Texte à lire |
Or il y a des limites à ce que peut faire un vendeur de chez La Source ou un commis de la Grande Bibliothèque quand une crise éclate.

Est-ce normal que la Grande Bibliothèque puise à même son budget pour former des agents de sécurité à la réalité du quartier ou pour acheter des poubelles à seringues ? Pas vraiment. Québec devrait leur accorder une aide financière dédiée.

Même chose pour les groupes communautaires à qui on demande de prendre le sort du monde sur leurs épaules sans budget adéquat pour embaucher du personnel et le payer décemment. Le dévouement, c’est admirable, mais ça ne met pas de beurre sur les toasts le matin !

Dans le Village, la situation risque de s’aggraver au cours des prochaines années. Réfection à venir de la rue Sainte-Catherine, fermeture éventuelle d’une partie du parc Émilie-Gamelin lorsqu’on rénovera le toit de la station Berri-UQAM… Où iront toutes ces personnes en situation d’itinérance lorsqu’elles seront chassées de leurs lieux habituels ? Et c’est sans compter la construction de condos sur le site de Radio-Canada, de l’ancienne usine Molson et autour du pont Jacques-Cartier, qui ajoutera grosso modo 15 000 nouveaux résidants aux 45 000 existants. Bonjour les tensions sociales !

Dommage que le CIUSSS du Centre-Sud-de-l’Île-de-Montréal n’ait pas répondu à l’invitation de l’arrondissement de Ville-Marie au forum sur l’avenir du Village, qui s’est tenu l’automne dernier. Sa présence aurait été pertinente.

Les résidants, eux, sont exemplaires et empathiques, nous assurent les organismes qui œuvrent dans le quartier. Mais pour combien de temps encore ? Si on ne fait rien, la situation risque de devenir intenable.

Mardi, l’Union des municipalités a annoncé la tenue d’un sommet sur l’itinérance en septembre prochain. Cette excellente initiative est accompagnée d’une bonne nouvelle : la mise sur pied d’un comité dédié à la question, présidé par le maire de Québec, Bruno Marchand. Première action, absolument essentielle : une étude qui chiffrera la contribution financière des villes pour gérer cette crise sociale. Attendez-vous à une facture salée.

Données fournies |
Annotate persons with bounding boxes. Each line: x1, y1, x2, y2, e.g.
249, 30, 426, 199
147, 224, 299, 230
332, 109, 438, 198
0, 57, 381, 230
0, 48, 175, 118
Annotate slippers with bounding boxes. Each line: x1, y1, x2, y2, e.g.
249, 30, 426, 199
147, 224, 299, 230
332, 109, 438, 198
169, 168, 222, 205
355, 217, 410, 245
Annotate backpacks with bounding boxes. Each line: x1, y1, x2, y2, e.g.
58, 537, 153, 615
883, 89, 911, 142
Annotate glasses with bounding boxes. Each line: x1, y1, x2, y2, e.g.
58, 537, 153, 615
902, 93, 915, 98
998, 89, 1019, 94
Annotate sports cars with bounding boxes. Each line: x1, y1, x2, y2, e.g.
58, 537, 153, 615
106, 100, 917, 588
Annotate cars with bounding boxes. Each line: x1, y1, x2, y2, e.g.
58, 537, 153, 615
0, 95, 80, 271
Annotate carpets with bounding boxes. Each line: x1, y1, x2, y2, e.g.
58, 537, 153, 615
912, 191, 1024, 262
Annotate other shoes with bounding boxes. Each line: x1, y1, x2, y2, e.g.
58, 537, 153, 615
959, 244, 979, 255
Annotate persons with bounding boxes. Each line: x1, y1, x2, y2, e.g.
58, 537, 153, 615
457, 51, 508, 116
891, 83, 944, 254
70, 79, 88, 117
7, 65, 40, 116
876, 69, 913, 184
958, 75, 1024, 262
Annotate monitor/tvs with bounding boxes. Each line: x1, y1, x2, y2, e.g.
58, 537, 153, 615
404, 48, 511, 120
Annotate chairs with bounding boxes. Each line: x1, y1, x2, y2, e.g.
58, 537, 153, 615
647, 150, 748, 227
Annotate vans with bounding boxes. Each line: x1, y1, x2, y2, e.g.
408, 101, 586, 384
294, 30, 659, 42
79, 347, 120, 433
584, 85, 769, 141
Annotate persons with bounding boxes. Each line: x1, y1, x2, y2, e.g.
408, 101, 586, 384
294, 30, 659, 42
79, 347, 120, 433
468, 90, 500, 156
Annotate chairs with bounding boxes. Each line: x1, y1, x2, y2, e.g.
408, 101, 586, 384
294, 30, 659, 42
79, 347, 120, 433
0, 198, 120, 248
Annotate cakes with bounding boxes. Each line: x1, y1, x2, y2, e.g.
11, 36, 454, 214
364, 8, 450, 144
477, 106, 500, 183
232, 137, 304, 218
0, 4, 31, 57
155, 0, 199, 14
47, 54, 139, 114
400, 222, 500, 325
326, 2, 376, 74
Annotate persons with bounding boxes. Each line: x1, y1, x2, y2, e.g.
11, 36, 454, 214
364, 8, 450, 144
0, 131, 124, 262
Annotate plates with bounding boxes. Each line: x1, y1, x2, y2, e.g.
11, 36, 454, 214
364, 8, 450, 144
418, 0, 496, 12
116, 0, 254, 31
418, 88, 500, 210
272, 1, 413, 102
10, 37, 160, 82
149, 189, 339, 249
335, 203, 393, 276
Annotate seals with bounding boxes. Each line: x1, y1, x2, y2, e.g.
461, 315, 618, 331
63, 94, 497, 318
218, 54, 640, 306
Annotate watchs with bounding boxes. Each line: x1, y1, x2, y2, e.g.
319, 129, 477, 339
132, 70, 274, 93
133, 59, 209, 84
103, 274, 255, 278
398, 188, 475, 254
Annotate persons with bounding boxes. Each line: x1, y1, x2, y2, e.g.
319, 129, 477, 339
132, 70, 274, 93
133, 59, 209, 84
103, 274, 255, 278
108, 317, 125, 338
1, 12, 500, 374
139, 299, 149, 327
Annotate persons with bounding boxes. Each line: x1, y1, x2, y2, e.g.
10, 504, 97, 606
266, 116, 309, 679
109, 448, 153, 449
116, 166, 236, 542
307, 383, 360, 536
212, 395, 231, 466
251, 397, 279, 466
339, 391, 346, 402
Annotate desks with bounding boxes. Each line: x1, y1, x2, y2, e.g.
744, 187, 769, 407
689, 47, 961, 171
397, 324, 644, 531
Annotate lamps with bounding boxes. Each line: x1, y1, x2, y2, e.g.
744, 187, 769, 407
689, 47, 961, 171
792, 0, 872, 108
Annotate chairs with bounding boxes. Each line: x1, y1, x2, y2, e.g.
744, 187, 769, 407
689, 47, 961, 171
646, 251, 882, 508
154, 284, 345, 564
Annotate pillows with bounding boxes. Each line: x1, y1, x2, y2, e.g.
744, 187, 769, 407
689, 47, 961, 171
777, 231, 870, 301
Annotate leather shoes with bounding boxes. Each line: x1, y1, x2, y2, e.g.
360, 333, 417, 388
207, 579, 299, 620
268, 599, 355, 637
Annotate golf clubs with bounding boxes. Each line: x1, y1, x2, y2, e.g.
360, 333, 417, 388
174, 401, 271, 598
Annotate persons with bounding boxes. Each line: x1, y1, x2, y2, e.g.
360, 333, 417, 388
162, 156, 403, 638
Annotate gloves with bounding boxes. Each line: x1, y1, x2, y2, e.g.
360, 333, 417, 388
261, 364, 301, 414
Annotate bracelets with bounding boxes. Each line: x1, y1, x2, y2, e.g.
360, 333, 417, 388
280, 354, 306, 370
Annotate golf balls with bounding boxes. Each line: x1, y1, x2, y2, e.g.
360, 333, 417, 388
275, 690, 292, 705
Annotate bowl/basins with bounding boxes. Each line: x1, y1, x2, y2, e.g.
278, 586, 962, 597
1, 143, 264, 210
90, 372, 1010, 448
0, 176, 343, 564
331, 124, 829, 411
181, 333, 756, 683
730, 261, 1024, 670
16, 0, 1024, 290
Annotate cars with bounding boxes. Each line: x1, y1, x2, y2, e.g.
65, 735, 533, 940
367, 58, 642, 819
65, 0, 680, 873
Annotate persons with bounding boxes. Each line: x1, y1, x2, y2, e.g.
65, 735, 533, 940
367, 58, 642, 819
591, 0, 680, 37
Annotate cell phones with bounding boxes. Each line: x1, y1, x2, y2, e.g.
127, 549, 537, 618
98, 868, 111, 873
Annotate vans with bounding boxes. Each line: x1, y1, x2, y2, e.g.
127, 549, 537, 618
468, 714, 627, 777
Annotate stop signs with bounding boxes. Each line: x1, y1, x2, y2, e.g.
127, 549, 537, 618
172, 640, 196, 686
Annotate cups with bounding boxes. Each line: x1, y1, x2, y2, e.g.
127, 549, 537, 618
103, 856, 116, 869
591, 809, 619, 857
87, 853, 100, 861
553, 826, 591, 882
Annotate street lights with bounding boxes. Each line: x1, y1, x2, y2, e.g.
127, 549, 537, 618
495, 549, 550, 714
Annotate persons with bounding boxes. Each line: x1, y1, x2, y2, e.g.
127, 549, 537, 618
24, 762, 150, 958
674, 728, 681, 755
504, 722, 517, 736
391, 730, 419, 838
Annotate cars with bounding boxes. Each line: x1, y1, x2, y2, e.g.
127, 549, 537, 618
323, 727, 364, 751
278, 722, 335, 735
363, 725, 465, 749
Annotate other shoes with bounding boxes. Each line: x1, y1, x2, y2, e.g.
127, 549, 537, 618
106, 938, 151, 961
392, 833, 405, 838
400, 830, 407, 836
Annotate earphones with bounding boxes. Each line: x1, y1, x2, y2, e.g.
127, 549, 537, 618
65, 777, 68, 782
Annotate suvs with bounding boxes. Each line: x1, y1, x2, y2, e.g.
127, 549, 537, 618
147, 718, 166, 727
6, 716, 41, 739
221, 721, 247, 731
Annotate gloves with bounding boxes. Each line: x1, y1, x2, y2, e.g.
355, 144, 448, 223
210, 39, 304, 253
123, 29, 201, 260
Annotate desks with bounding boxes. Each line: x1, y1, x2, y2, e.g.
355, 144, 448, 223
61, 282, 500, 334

Travail demandé | Recopiez fidèlement le passage du texte sur l'itinérance dans le Village, depuis « Même chose pour » jusqu'à « toasts le matin ! » inclus.

Réponse attendue |
Même chose pour les groupes communautaires à qui on demande de prendre le sort du monde sur leurs épaules sans budget adéquat pour embaucher du personnel et le payer décemment. Le dévouement, c’est admirable, mais ça ne met pas de beurre sur les toasts le matin !